A report on the architecture of the FastSolver (penmark-core), the optimizations that landed, the ones we tried and reverted, and ideas we discussed but haven’t pursued.

The engine lives under core/src/algorithm/ in two families:

algorithm/fast/ — the production family.
- game.rs — FastGame, the bitmask-backed CSP state (per-coord candidate bitmasks + apply/undo + slow status()).
- propagator.rs — Propagator, the speed: every incremental cache (per-constraint aggregates, per-cell counters, dirty queue, region indices, trial order) plus the forced_moves_at / eval_constraint_at machinery.
- solver.rs — FastSolver, the search loop. Drives a Propagator wrapping a FastGame.
algorithm/simple/ — the brute-force reference family.
- game.rs — SimpleGame, a HashMap<Coord, Vec<Mark>>-backed minimal Game impl. No bitmask, no caches.
- solver.rs — SimpleSolver, plain DFS over SimpleGame. The correctness baseline — every other solver should beat it badly.
algorithm/geometry.rs — region/reach helpers shared between the two families.
algorithm/eval.rs — generic constraint evaluator with both a fast eval_constraint (assumes pre-resolved regions) and a slow eval_constraint_full (handles LosCross/Neighbors4/CellMin by walking the puzzle on the fly).
algorithm/grader.rs — StandardGrader, the human-techniques grader. Drives a Propagator (same engine as FastSolver) and fires named techniques in priority order. Techniques are generic, keyed off Rule kind + cached aggregate state: exact-count-zero, exact-count-saturated, exact-count-forced, at-most-saturated, at-least-one-witness, cell-min-witness, plus trial-1 as backward escalation. Any genre using these rule kinds gets the techniques for free; genres needing bespoke patterns can append their own Technique impls.

1. What the solver does

At every DFS node:

Forward propagation to fixpoint. AC-3-style worklist over constraints, plus a parallel dirty-cell drain for CellMin-style counter rules. Continues until both queues are empty.
Trial-1 sweep with intra-sweep cascade. Walk open coords in degree-descending order (game.trial_order()). At each coord, hypothesize every candidate; any commit that propagates to a contradiction is recorded as a forced elimination. Eliminations are applied immediately and followed by an inline forward- propagation drain, before moving to the next coord.
Branch. If still InProgress, pick the first trial_order-ranked open coord and branch over its candidates. For binary domains (Akari) “smallest domain” MRV is degenerate (every open cell has 2 candidates) — degree is the heuristic that actually shrinks the search tree.

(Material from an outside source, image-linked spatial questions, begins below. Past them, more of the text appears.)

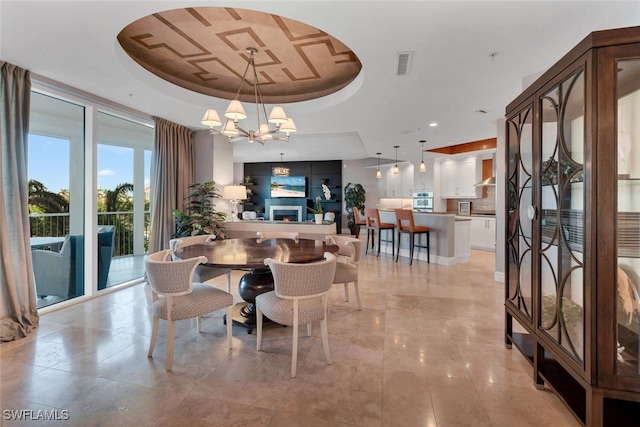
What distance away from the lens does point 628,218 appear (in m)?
1.44

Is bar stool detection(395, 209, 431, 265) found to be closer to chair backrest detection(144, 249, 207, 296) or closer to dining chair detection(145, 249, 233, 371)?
dining chair detection(145, 249, 233, 371)

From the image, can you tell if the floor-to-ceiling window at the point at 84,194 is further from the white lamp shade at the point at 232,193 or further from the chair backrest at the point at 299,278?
the chair backrest at the point at 299,278

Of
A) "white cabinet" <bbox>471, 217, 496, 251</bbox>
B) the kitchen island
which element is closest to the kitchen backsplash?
"white cabinet" <bbox>471, 217, 496, 251</bbox>

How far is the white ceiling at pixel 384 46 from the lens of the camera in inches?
78.5

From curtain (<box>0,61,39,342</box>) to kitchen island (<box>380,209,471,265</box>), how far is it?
19.5 ft

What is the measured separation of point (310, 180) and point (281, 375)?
9641 millimetres

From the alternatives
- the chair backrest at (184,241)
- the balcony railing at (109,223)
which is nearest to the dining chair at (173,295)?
the chair backrest at (184,241)

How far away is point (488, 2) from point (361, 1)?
2.70ft

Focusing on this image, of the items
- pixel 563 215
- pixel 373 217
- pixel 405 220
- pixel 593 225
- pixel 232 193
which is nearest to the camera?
pixel 593 225

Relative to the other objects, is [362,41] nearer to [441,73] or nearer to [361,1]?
[361,1]

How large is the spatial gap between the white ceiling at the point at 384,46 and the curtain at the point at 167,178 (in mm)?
456

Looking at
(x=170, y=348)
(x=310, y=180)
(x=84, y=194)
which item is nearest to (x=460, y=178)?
(x=310, y=180)

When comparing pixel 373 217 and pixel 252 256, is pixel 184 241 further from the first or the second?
pixel 373 217

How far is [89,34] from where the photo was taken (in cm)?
234
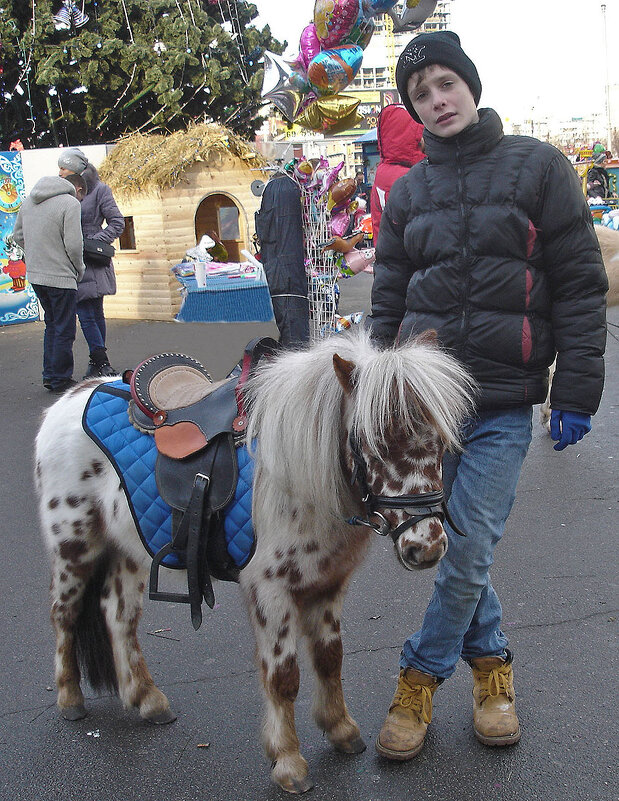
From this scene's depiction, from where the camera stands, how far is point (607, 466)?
529 cm

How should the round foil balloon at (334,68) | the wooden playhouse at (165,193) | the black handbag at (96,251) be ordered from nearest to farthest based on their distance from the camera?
the round foil balloon at (334,68), the black handbag at (96,251), the wooden playhouse at (165,193)

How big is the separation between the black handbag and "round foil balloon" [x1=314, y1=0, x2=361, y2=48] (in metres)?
2.93

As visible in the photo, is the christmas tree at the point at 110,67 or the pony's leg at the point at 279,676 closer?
the pony's leg at the point at 279,676

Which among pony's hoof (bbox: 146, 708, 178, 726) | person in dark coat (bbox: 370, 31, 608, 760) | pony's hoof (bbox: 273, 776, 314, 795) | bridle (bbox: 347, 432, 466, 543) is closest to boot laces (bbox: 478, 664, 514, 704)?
person in dark coat (bbox: 370, 31, 608, 760)

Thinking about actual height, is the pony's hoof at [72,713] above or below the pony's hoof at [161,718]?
above

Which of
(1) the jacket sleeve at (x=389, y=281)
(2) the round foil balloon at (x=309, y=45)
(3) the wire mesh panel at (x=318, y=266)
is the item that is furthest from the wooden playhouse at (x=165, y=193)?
(1) the jacket sleeve at (x=389, y=281)

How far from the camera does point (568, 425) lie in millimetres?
2369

The undo log inside FastGame records every applied move; on exit from each DFS frame we pop exactly the count of moves applied at this level.

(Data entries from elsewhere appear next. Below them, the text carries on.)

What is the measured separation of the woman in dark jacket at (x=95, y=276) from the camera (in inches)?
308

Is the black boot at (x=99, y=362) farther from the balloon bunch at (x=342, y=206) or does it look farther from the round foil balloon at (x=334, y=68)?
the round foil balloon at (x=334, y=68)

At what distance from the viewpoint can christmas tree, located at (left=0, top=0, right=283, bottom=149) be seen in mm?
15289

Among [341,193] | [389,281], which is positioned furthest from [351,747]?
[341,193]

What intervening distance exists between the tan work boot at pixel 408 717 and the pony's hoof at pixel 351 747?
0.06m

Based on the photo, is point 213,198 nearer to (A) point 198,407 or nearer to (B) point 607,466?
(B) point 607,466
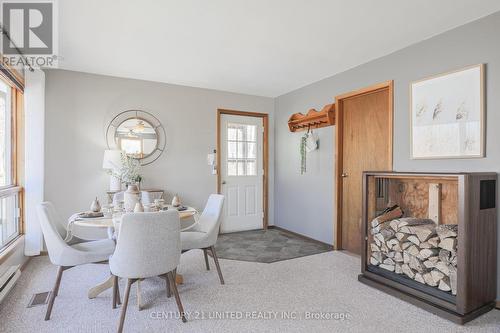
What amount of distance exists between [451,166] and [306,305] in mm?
1831

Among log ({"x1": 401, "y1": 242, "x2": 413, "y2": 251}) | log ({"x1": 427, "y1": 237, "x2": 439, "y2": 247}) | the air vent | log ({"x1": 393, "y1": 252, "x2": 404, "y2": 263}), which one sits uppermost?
log ({"x1": 427, "y1": 237, "x2": 439, "y2": 247})

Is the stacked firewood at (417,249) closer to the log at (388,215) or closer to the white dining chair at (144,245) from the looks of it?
the log at (388,215)

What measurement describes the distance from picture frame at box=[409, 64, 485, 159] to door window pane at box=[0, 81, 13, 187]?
4.36 metres

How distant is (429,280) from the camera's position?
96.0 inches

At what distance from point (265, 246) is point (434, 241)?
2255 millimetres

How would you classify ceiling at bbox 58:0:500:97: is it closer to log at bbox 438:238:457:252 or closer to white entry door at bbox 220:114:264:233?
white entry door at bbox 220:114:264:233

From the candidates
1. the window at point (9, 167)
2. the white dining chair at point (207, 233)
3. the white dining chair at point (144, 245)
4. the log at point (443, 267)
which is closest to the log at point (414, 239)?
the log at point (443, 267)

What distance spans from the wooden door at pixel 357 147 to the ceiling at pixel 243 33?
0.48 meters

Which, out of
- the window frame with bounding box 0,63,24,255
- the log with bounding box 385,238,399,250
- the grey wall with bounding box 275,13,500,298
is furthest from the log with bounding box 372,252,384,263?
the window frame with bounding box 0,63,24,255

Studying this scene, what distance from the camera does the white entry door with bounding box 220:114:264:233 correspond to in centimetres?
497

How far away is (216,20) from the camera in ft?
8.35

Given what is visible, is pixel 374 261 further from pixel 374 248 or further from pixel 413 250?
pixel 413 250

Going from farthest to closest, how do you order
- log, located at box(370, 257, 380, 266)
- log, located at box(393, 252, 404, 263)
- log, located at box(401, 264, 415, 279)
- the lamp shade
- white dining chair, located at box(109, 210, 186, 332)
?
the lamp shade, log, located at box(370, 257, 380, 266), log, located at box(393, 252, 404, 263), log, located at box(401, 264, 415, 279), white dining chair, located at box(109, 210, 186, 332)

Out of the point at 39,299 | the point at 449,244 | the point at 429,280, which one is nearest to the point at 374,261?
the point at 429,280
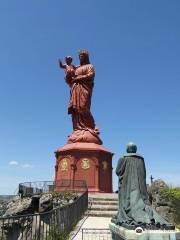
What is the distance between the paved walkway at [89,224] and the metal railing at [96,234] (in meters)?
0.22

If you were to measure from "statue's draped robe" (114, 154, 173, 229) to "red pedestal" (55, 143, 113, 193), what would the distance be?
14.7m

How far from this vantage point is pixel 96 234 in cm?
1155

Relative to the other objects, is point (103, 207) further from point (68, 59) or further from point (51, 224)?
point (68, 59)

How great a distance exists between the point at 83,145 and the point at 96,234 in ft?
39.3

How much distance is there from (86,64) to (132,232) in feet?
69.6

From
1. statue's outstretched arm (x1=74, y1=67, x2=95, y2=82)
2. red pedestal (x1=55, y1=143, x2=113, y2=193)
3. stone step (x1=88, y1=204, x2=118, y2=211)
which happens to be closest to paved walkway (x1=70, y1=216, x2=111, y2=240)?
stone step (x1=88, y1=204, x2=118, y2=211)

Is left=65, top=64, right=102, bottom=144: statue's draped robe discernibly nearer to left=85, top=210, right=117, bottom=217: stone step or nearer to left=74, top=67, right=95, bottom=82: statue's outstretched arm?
left=74, top=67, right=95, bottom=82: statue's outstretched arm

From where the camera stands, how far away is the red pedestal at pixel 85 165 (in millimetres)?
22781

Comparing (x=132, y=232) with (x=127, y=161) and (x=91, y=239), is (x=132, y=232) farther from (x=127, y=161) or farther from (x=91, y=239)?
(x=91, y=239)

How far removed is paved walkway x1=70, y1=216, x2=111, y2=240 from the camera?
11123 millimetres

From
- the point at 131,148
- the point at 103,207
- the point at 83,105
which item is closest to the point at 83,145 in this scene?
the point at 83,105

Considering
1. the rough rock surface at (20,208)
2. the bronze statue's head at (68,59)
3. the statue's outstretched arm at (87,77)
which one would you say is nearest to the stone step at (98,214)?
the rough rock surface at (20,208)

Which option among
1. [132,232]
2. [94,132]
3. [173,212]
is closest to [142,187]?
[132,232]

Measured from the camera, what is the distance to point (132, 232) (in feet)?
20.9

The same three-phase shape lives in the grader, except:

the grader runs in an outer loop instead of recursing;
the grader keeps a step trace tagged by RuleKind;
the grader never branches (trial-1 is its terminal technique).

The shared propagation routines are intentionally close to literal copies — keeping them divergent for tiny gains is more cost than it’s worth.

2. The FastGame / Propagator split

FastGame is intentionally minimal: per-coord candidate bitmasks, the coord_index / mark_to_bit lookups, the undo_stack, and an empty_count counter that lets status() short-circuit O(1) when no domain is empty. Apply and undo do the bit-flip + push/pop the undo log + maintain empty_count. That’s it. status() walks all constraints with a slow per-region resolver — fine for tests and the brute-force Simple solver, slow on the hot path.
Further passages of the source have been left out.